# Spatial reasoning question data:
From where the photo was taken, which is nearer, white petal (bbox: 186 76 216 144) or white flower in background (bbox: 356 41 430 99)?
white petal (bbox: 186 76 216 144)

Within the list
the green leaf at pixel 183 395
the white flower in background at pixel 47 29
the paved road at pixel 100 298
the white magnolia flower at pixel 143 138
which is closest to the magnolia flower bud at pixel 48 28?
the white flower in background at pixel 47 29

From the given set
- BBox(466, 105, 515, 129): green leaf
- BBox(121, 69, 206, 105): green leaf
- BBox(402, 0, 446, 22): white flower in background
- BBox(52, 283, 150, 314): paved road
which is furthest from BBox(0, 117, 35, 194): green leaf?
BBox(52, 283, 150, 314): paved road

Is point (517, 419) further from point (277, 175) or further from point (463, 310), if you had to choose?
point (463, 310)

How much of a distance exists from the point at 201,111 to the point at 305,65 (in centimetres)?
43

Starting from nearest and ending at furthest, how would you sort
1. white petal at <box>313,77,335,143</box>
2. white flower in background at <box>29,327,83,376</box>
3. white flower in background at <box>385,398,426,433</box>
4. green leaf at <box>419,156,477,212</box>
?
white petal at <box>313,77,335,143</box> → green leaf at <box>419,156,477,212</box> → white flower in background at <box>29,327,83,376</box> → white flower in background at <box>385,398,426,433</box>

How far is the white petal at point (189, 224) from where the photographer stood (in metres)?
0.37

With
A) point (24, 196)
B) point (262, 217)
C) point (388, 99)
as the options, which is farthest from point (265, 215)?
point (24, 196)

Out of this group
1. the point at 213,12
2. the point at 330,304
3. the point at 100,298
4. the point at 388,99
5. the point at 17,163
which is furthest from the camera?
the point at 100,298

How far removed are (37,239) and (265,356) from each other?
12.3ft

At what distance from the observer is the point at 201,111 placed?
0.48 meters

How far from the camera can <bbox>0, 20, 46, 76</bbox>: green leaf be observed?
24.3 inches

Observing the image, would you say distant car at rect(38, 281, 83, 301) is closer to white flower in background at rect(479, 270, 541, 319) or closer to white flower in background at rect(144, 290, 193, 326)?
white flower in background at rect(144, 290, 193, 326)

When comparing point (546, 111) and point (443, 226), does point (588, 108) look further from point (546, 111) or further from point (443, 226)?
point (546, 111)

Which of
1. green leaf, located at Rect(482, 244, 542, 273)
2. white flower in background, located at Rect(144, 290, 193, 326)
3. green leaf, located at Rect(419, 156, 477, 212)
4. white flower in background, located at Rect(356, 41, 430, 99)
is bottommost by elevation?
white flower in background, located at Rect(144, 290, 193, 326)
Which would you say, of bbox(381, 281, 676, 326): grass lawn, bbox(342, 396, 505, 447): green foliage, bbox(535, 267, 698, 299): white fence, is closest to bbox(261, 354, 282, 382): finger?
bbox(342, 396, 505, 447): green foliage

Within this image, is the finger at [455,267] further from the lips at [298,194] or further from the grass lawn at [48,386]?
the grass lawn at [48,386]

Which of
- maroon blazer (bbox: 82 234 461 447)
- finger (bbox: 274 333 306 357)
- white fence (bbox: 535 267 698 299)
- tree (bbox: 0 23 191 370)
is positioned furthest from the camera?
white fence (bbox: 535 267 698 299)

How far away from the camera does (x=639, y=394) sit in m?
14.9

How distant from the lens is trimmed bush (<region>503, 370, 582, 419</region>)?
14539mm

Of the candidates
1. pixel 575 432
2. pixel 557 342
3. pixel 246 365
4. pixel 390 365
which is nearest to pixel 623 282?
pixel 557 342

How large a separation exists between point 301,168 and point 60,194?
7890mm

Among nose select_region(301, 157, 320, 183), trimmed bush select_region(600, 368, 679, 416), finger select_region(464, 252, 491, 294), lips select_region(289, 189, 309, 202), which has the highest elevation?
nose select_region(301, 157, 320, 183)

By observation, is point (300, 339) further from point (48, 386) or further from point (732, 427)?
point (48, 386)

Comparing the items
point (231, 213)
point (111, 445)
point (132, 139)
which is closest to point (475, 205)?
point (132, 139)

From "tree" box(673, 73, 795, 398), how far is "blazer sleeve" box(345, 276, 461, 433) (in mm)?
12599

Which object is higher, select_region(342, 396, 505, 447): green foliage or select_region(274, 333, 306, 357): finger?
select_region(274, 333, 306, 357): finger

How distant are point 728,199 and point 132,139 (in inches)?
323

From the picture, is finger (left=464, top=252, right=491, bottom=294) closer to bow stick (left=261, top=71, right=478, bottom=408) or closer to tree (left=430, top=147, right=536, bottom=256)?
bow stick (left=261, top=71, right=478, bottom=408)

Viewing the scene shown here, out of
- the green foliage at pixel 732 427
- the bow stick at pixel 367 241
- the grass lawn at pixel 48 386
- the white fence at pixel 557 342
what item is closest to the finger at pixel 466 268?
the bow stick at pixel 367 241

# Task description:
Present all of the data above as a Markdown table with two columns, Row and Line. Number each nonblank line in the Row column and leave blank lines out.

# Result:
| Row | Line |
|---|---|
| 1 | From where the photo was taken, which is nearer, white petal (bbox: 186 76 216 144) or white flower in background (bbox: 356 41 430 99)? |
| 2 | white petal (bbox: 186 76 216 144) |
| 3 | Within the list |
| 4 | the green leaf at pixel 183 395 |
| 5 | the white flower in background at pixel 47 29 |
| 6 | the paved road at pixel 100 298 |
| 7 | the white magnolia flower at pixel 143 138 |
| 8 | which is closest to the magnolia flower bud at pixel 48 28? |
| 9 | the white flower in background at pixel 47 29 |
| 10 | From the given set |
| 11 | - BBox(466, 105, 515, 129): green leaf |
| 12 | - BBox(121, 69, 206, 105): green leaf |
| 13 | - BBox(402, 0, 446, 22): white flower in background |
| 14 | - BBox(52, 283, 150, 314): paved road |
| 15 | which is furthest from BBox(0, 117, 35, 194): green leaf? |
| 16 | BBox(52, 283, 150, 314): paved road |
| 17 | Is point (517, 419) further from point (277, 175) or further from point (463, 310), if you had to choose? |
| 18 | point (463, 310) |
| 19 | How much of a distance exists from the point at 201,111 to the point at 305,65 (in centimetres)? |
| 20 | 43 |
| 21 | Starting from nearest and ending at furthest, how would you sort |
| 22 | 1. white petal at <box>313,77,335,143</box> |
| 23 | 2. white flower in background at <box>29,327,83,376</box> |
| 24 | 3. white flower in background at <box>385,398,426,433</box> |
| 25 | 4. green leaf at <box>419,156,477,212</box> |
| 26 | ? |
| 27 | white petal at <box>313,77,335,143</box> → green leaf at <box>419,156,477,212</box> → white flower in background at <box>29,327,83,376</box> → white flower in background at <box>385,398,426,433</box> |
| 28 | How far is the white petal at point (189, 224) from where the photographer stood (in metres)? |
| 29 | 0.37 |
| 30 | With |
| 31 | A) point (24, 196) |
| 32 | B) point (262, 217) |
| 33 | C) point (388, 99) |
| 34 | as the options, which is farthest from point (265, 215)? |
| 35 | point (24, 196) |
| 36 | Out of this group |
| 37 | 1. the point at 213,12 |
| 38 | 2. the point at 330,304 |
| 39 | 3. the point at 100,298 |
| 40 | 4. the point at 388,99 |
| 41 | 5. the point at 17,163 |
| 42 | which is furthest from the camera? |
| 43 | the point at 100,298 |
| 44 | How far removed are (37,239) and (265,356) from each other? |
| 45 | 12.3ft |
| 46 | At what distance from the observer is the point at 201,111 placed? |
| 47 | 0.48 meters |
| 48 | How far from the camera can <bbox>0, 20, 46, 76</bbox>: green leaf be observed? |
| 49 | 24.3 inches |
| 50 | Observing the image, would you say distant car at rect(38, 281, 83, 301) is closer to white flower in background at rect(479, 270, 541, 319) or closer to white flower in background at rect(144, 290, 193, 326)? |
| 51 | white flower in background at rect(144, 290, 193, 326) |
| 52 | When comparing point (546, 111) and point (443, 226), does point (588, 108) look further from point (546, 111) or further from point (443, 226)? |
| 53 | point (546, 111) |
| 54 | Which of |
| 55 | 1. green leaf, located at Rect(482, 244, 542, 273) |
| 56 | 2. white flower in background, located at Rect(144, 290, 193, 326) |
| 57 | 3. green leaf, located at Rect(419, 156, 477, 212) |
| 58 | 4. white flower in background, located at Rect(356, 41, 430, 99) |
| 59 | is bottommost by elevation? |
| 60 | white flower in background, located at Rect(144, 290, 193, 326) |
| 61 | Which would you say, of bbox(381, 281, 676, 326): grass lawn, bbox(342, 396, 505, 447): green foliage, bbox(535, 267, 698, 299): white fence, is closest to bbox(261, 354, 282, 382): finger? |
| 62 | bbox(342, 396, 505, 447): green foliage |
| 63 | Within this image, is the finger at [455,267] further from the lips at [298,194] or further from the grass lawn at [48,386]? |
| 64 | the grass lawn at [48,386] |
| 65 | Which of |
| 66 | - maroon blazer (bbox: 82 234 461 447) |
| 67 | - finger (bbox: 274 333 306 357) |
| 68 | - white fence (bbox: 535 267 698 299) |
| 69 | - tree (bbox: 0 23 191 370) |
| 70 | is positioned furthest from the camera? |
| 71 | white fence (bbox: 535 267 698 299) |
| 72 | How far away from the camera does (x=639, y=394) sit in m? |
| 73 | 14.9 |
| 74 | How distant from the lens is trimmed bush (<region>503, 370, 582, 419</region>)? |
| 75 | 14539mm |
| 76 | Of the candidates |
| 77 | 1. pixel 575 432 |
| 78 | 2. pixel 557 342 |
| 79 | 3. pixel 246 365 |
| 80 | 4. pixel 390 365 |
| 81 | which is nearest to pixel 623 282? |
| 82 | pixel 557 342 |
| 83 | How large a separation exists between point 301,168 and point 60,194? |
| 84 | 7890mm |
| 85 | Among nose select_region(301, 157, 320, 183), trimmed bush select_region(600, 368, 679, 416), finger select_region(464, 252, 491, 294), lips select_region(289, 189, 309, 202), which has the highest elevation? |
| 86 | nose select_region(301, 157, 320, 183) |
| 87 | By observation, is point (300, 339) further from point (48, 386) or further from point (732, 427)? |
| 88 | point (48, 386) |
| 89 | Comparing the items |
| 90 | point (231, 213) |
| 91 | point (111, 445) |
| 92 | point (132, 139) |
| 93 | which is closest to point (475, 205)? |
| 94 | point (132, 139) |
| 95 | From "tree" box(673, 73, 795, 398), how far is "blazer sleeve" box(345, 276, 461, 433) (in mm)? |
| 96 | 12599 |
| 97 | Which object is higher, select_region(342, 396, 505, 447): green foliage or select_region(274, 333, 306, 357): finger? |
| 98 | select_region(274, 333, 306, 357): finger |
| 99 | How distant are point 728,199 and point 132,139 (in inches)? |
| 100 | 323 |
| 101 | From the picture, is finger (left=464, top=252, right=491, bottom=294) closer to bow stick (left=261, top=71, right=478, bottom=408) or closer to tree (left=430, top=147, right=536, bottom=256)? |
| 102 | bow stick (left=261, top=71, right=478, bottom=408) |
| 103 | Viewing the scene shown here, out of |
| 104 | - the green foliage at pixel 732 427 |
| 105 | - the bow stick at pixel 367 241 |
| 106 | - the grass lawn at pixel 48 386 |
| 107 | - the white fence at pixel 557 342 |
| 108 | what item is closest to the finger at pixel 466 268? |
| 109 | the bow stick at pixel 367 241 |